From the hares that hop along bike paths to the coyotes roaming East Campus, animals at Stanford cannot go unnoticed. After sunset, we may observe packs of husky raccoons traversing Meyer Green. “I saw [a raccoon] slither down into the sewer,” said Catherine Chen ’22. 

The critters also have a propensity for loitering around manholes and trash cans. Jodalys Herrera ’23 suspects the Stanford raccoon’s “chunky” build is attributed to feasting at gourmet dining hall dumpsters. She saw one hefty critter “eating from a pile of something by a trash can.”

Unfortunately for Luke Babbitt ’23, one such raccoon trespassed into his dorm room. On Jan. 30, as he lay in bed with the windows open, he heard a menacing cracking sound. The window screen popped off the frame and a raccoon paw came in, pulling a crawling creature through the crevice. Panicking, Babbitt started making his escape, but then decided to defend his home turf, going from “a moment of flight to a moment of fight.” Swinging his pillow at the window, he managed to shoo away the invader. Reflecting on the surreal encounter, Babbitt said the interloping raccoon “scared the life, death and gayness out of [him].”

Luke Babbitt posts a photo of a broken window screen in GroupMe, followed by a message that reads: “PSA to everyone with windows at ground level: just had a grown ass raccoon punch thru my screen and begin to climb into my room. scared the life, death, and gayness out me. keep your windows shut and an eye out for selener.” The message is decorated with emoji of unsettled faces and rats.
(Courtesy of Luke Babbitt)

Janine Fleming ’22 also had a wild run-in near Kimball Hall during her sophomore year. As she was receiving a DoorDash order, she was soon joined by what seemed to be a large dog, with which she had a brief, “awkward stare-off,” before the animal bolted away. Much to her alarm, she soon realized that the dog had been a coyote.

The prevalence of coyotes near Hannah Pingol’s ’22 sophomore year dorm made her opt to skip class on occasion. At a tranquil wine-and-cheese event hosted by Kairos in 2020, Pingol and a friend stepped out to get a breath of fresh air. After discerning the gaze of a coyote, they began running. To their dismay, the coyote initially followed in hot pursuit. “We were so scared we threw our drinks into the bushes,” said Pingol.

The subject of hares is all too personal for Henry Liera ’22, who witnessed a hare couple copulating outside of the Arrillaga Outdoor Education and Recreation Center. “I was shocked; I laughed, said ‘good for them’ and then went on with my day,” said Liera. 

During my freshman year, I heard a rumor that the critters’ seemingly larger size is due to genetic mutations caused by Stanford radiation experiments gone awry. Doubting the veracity of this gossip, I contacted Stanford’s attending veterinarian and professor of comparative medicine, Stephen Felt. 

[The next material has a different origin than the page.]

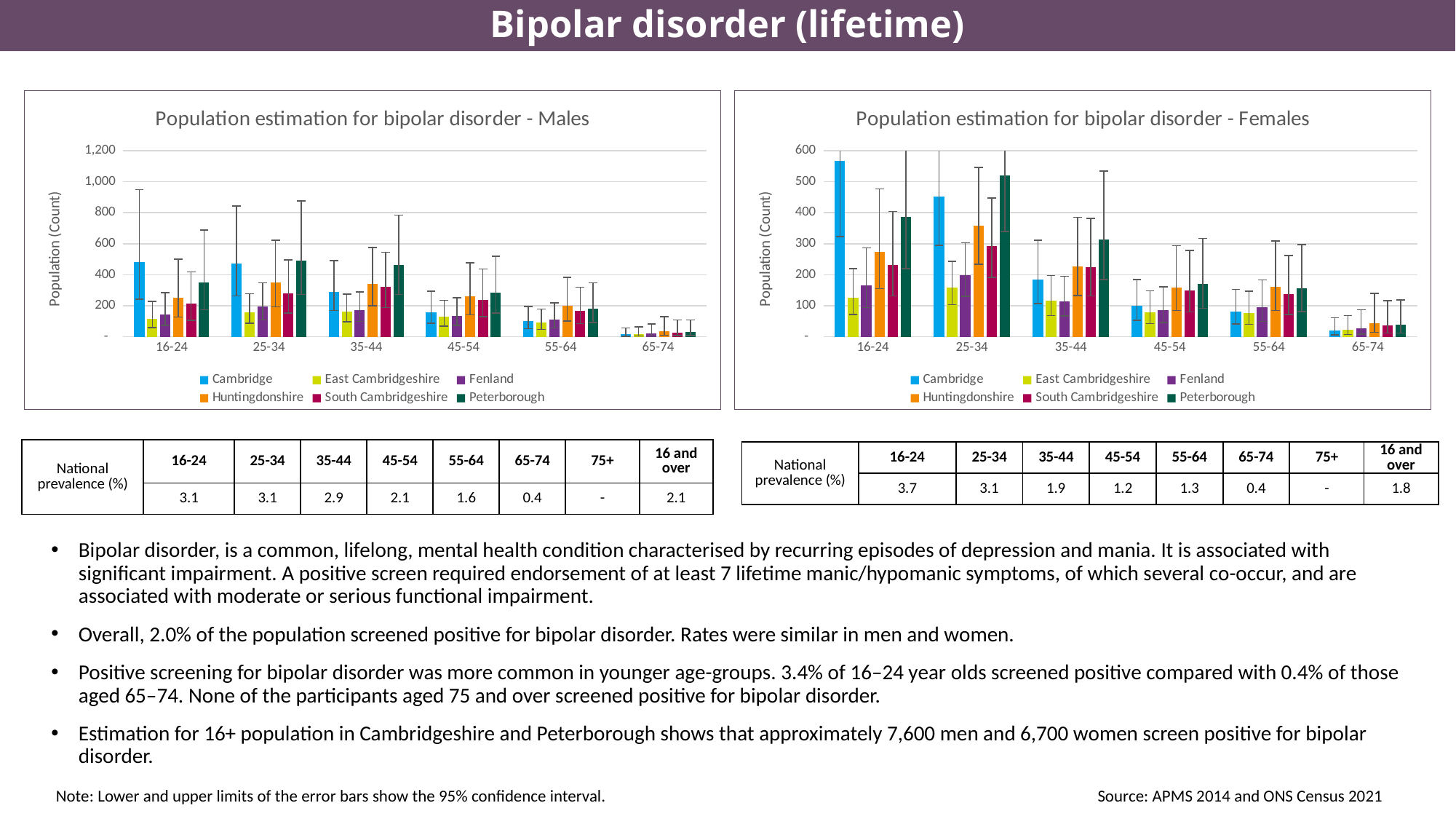
In the 'Population estimation for bipolar disorder - Females' chart, which area has the highest bar in the 16-24 age group? Cambridge In the 'Population estimation for bipolar disorder - Males' chart, is the value for Cambridge in the 65-74 age group greater or less than 200? less How many age-group categories are shown on the x axis of the 'Population estimation for bipolar disorder - Females' chart? 6 In the 'Population estimation for bipolar disorder - Females' chart, do the Cambridge bars generally rise or fall from the 16-24 age group to the 65-74 age group? fall In the 'Population estimation for bipolar disorder - Females' chart, is the value for Cambridge in the 16-24 age group greater or less than 500? greater What type of chart is 'Population estimation for bipolar disorder - Males'? bar chart In the 'Population estimation for bipolar disorder - Males' chart, which is larger in the 16-24 age group: Cambridge or Huntingdonshire? Cambridge In the 'Population estimation for bipolar disorder - Males' chart, is the value for Cambridge in the 16-24 age group greater or less than 400? greater What is the y-axis label on the 'Population estimation for bipolar disorder - Females' chart? Population (Count) How many series does the legend of the 'Population estimation for bipolar disorder - Males' chart list? 6 In the 'Population estimation for bipolar disorder - Males' chart, which age group has the lowest bars overall? 65-74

Felt shared that people may perceive the size of jackrabbits, or hares, to be surprising given “how much bigger they are than their ‘smaller’ related cousins (i.e. rabbits), especially their ears and hindlegs.” Other wild mammals may appear larger when humans approach. Animals “getting stress[ed] can manifest by postural changes and sticking out their fur (term called ‘piloerection’),” Felt wrote.

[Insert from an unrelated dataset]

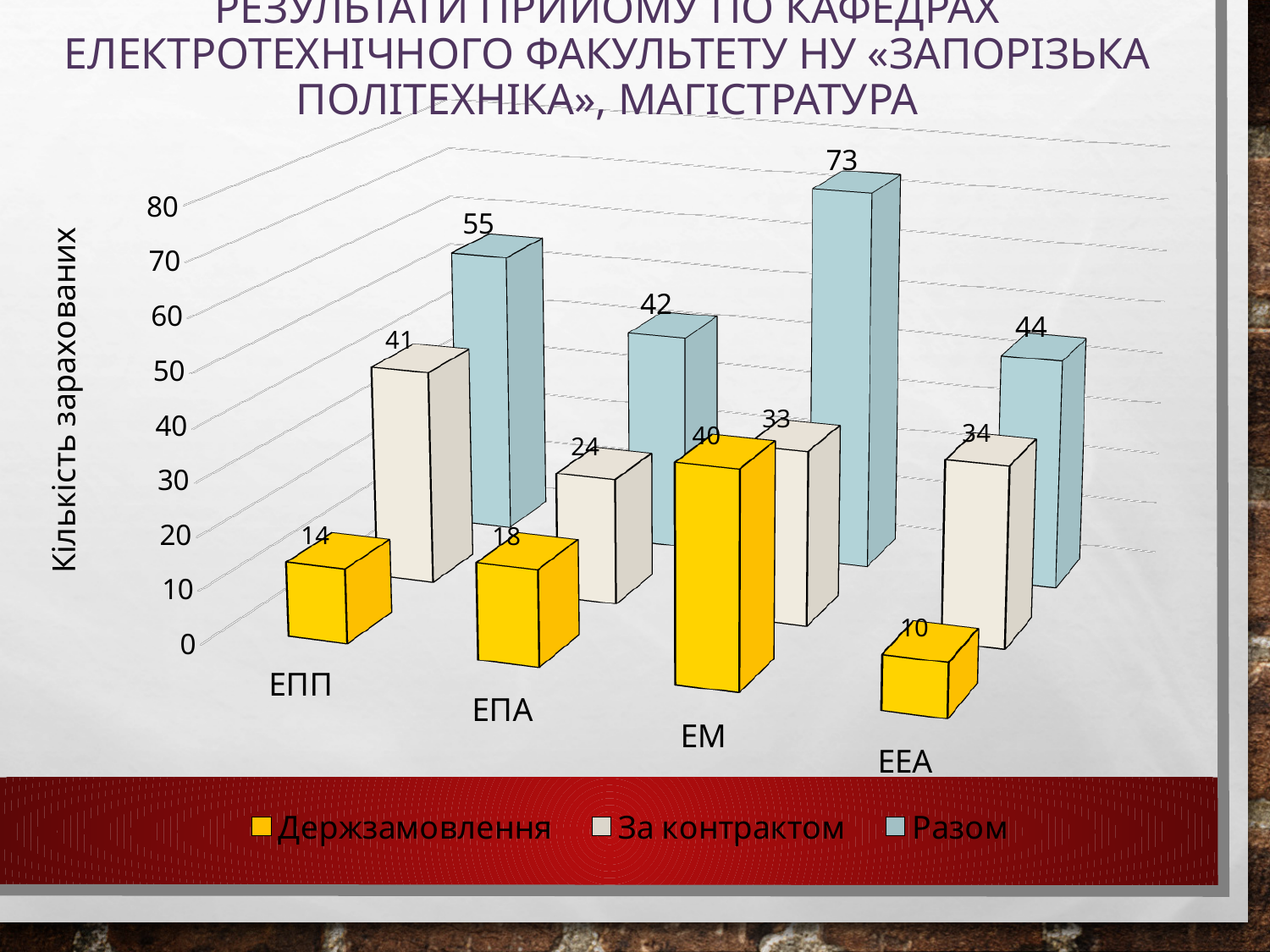
What is the label of the vertical axis? Кількість зарахованих What is the value of Держзамовлення for ЕМ? 40 How many categories are shown on the x axis? 4 What is the difference between the Разом values for ЕМ and ЕПА? 31 What is the value of Разом for ЕЕА? 44 What kind of chart is shown on the slide? Bar chart Which category has the highest Разом value? ЕМ What is the value of За контрактом for ЕПП? 41 Which is larger: За контрактом for ЕПА or За контрактом for ЕЕА? За контрактом for ЕЕА What is the value of Держзамовлення for ЕЕА? 10 How many series does the legend list? 3 Which category has the lowest Держзамовлення value? ЕЕА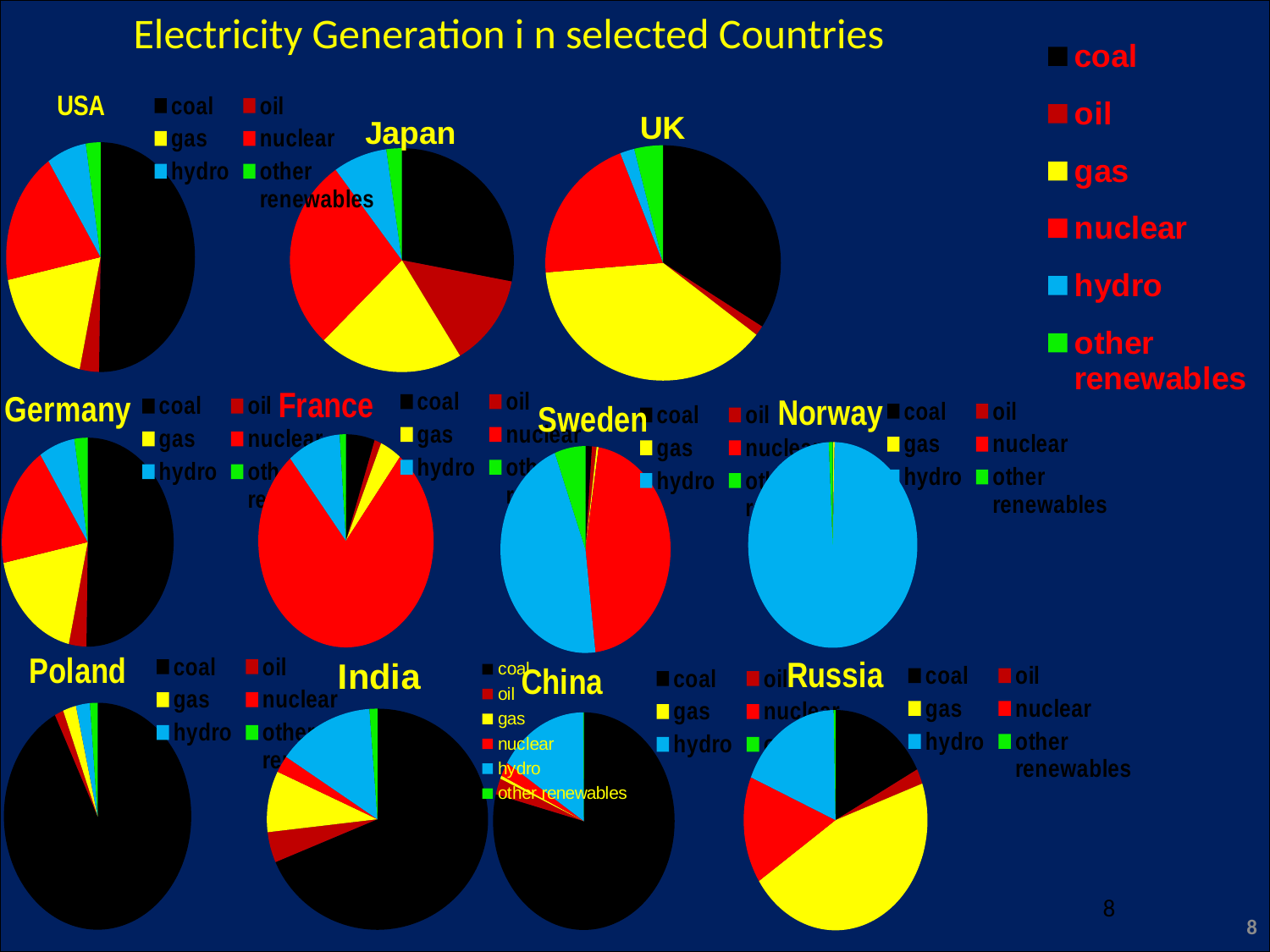
How many energy sources does the legend on the right of the slide list? 6 In the Russia pie chart, which energy source has the largest share? gas In the Germany pie chart, which has the larger share, coal or gas? coal In the UK pie chart, which energy source has the largest share? gas How many countries have a pie chart on the slide? 11 In the Poland pie chart, which energy source has the largest share? coal What kind of chart is used to show electricity generation for the USA? pie chart What is the title of the slide? Electricity Generation in selected Countries In the Japan pie chart, which has the larger share, coal or hydro? coal Which colour represents hydro in the pie charts? light blue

According to Felt, all of these animals are typically nocturnal. If you see a raccoon in broad daylight, it may be a mother, “whose caloric needs are higher, [searching for food] so she can produce milk,” or a youngster that has been evicted from the nest, Felt wrote. However, Felt also disclosed that if the animals are out during daytime and “displaying unusual behaviors (stumbling, aggression, vocalizing, seizures, etc.) they may have a disease (e.g., rabies)” for which Animal Control should be contacted.

Although many Stanford mammal populations appear to be alive and thriving, others are suffering the effects of biomagnification, or the increased concentration of toxins in animals higher up the food chain. “We have certainly identified dead predator wildlife species (fox, bobcat) that have been spillover victims of indiscriminate rodenticide usage,” Felt wrote. 

“The most massive animal of them all is the human,” said Lina Fowler ’22 M.S. ’23, who is unfazed by the campus’s furry residents. In stark contrast, Babbitt remains vigilant of his surroundings. “I keep my windows closed at night because I’m scared,” he said.